Tottenham 2 West Ham 3
West Ham United produced a sensational comeback at Wembley Stadium, scoring three times in the space of 15 second-half minutes to turn a 2-0 deficit into a 3-2 victory that propelled Slaven Bilic’s team into the quarter finals of the Carabao Cup.
For Bilic, struggling to save his job past the weekend, this was a rousing show of strength from a much-changed team (Irish youngster Declan Rice started in the centre of defence) that had looked shot at half-time as Spurs scored twice while barely flexing their muscles. Instead they surged back and produced one of the great Carabao Cup nights, led by a ragged but rousing captain's performance from Mark Noble, and some energetic opportunism from Andre Ayew, who scored twice.
There has been a zombified quality to Bilic’s time on the London stadium touchline, a sense of some doomed alpha primate left to roam that vast open space between pitch and dugout, bellowing up at the trees, pointing vaguely at the distant figures while up in the stands plans are laid and successions put in place.
This week the Hoffenheim manager, Julian Nagelsmann, has been mentioned as a possible replacement. The same day a rambling, unshaven Bilic gave an alarmingly hangdog press conference, as the suggestion emerged he has been given two games to save his job, a ludicrous, unworkable scenario in practice.
Presumably this is another stage in the HR procedures that seem to be driving the Bilic relationship with the West Ham board, for whom a major concern appears to be the need to avoid, at all costs, any kind of payout.
Spurs made seven changes from the weekend. For West Ham it was nine, for a game that looked like a minor distraction before the make-or-break of Crystal Palace this weekend.
The best thing that can be said about West Ham in the first half here is they had a decent first five minutes. At which point they simply waved Tottenham through for the opening goal. Rice was taken out of the game by a lovely touch around the corner by Fernando Llorente. Son Heung-min drove forward into the large empty space in front of him. His pass to Moussa Sissoko was perfectly weighted, the low finish effortless, West Ham's marking slack.
Son reprised his role as a central striker here and he was a sparkling presence early on. Kieran Trippier and the returning Danny rose hugged the touchline to good effect. Dele Alli had a header palmed up into the air by Adrián when he really should have scored.
Noble did his best to drive his team-mates on, but looked understandably rusty in his passing as West Ham played with some energy if no real precision, every attack laced with the fear of a Spurs counter.
The second goal duly arrived on 36 minutes, a period of intricate Tottenham passing, steadily working the position for Alli to stop, look up and dink a curling shot that found the far corner off Aaron Cresswell’s head.
By then there had already been some outbreaks of bottle-chucking between home and away fans, inadequately separated behind Adrián's goal by four rows of seats and a thin line of unfortunate stewards. "Slaven Bilic, we want you to stay," Spurs fans sang as the whistle blew for half-time, at which point it simply felt like a case of how many.
West Ham had other ideas though.

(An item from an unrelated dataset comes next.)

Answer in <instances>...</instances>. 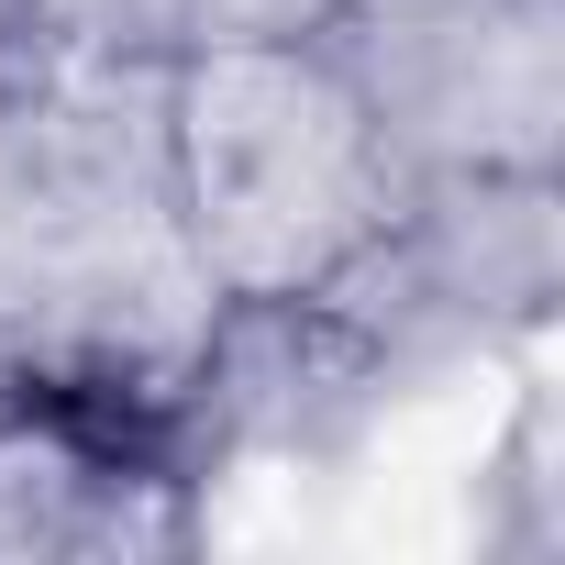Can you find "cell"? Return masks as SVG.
Segmentation results:
<instances>
[{"label":"cell","mask_w":565,"mask_h":565,"mask_svg":"<svg viewBox=\"0 0 565 565\" xmlns=\"http://www.w3.org/2000/svg\"><path fill=\"white\" fill-rule=\"evenodd\" d=\"M145 189L211 311H322L399 233V134L333 45L211 34L156 78Z\"/></svg>","instance_id":"cell-1"}]
</instances>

Whatever Bilic said at the break, he really should have been saying it all season as his team came steaming out with far greater intent. Noble had a spat near the touchline with Rose. Andy Carroll began to win the odd header.
With 55 minutes gone Ayew pulled the score back to 2-1, finishing from close range after Michel Vorm had palmed out a fine hard low shot from Edimilson Fernandes. West Ham's bulging away section erupted, and suddenly we had a cup tie. By now Ayew was running across the front line with manic intent. Bilic, funeral-suited, was up on his touchline pointing and barking. And on the hour mark it was Ayew for 2-2, the Ghanaian sliding in to finish smartly as West Ham worked a nice little passing square around Andy Carroll's flick and Manuel Lanzini's slid pass.
Wembley was in (semi-) uproar as suddenly West Ham were driving the game against a Spurs XI struggling to raise their levels, piqued to find an opponent defibrillated miraculously on the treatment table. On 69 minutes a brilliantly unexpected comeback was complete, Angelo Ogbonna losing Toby Alderweireld at a corner, leaping highest and bulleting the ball into the net. In the space of 15 minutes 2-0 had become 2-3, and Spurs had gone from romping, strolling bullies to a bewildered bunch of white shirts trudging back to kick off in front of a three-quarters silent Wembley.
Spurs pressed hard, penning West Ham back without ever managing to create any clear chances. At the final whistle Bilic was jubilant, leaping about on the touchline as the West Ham end erupted. Almost exactly 10 years ago his Croatia team had beaten England by the same score on this ground, a result that effectively made Bilic as a manager.
For West Ham’s fans this will go down as a sensational night against their London rivals, a one-off, and a reminder of why the cups retain their allure. For Bilic it is a moment to breathe, for now, a little easier.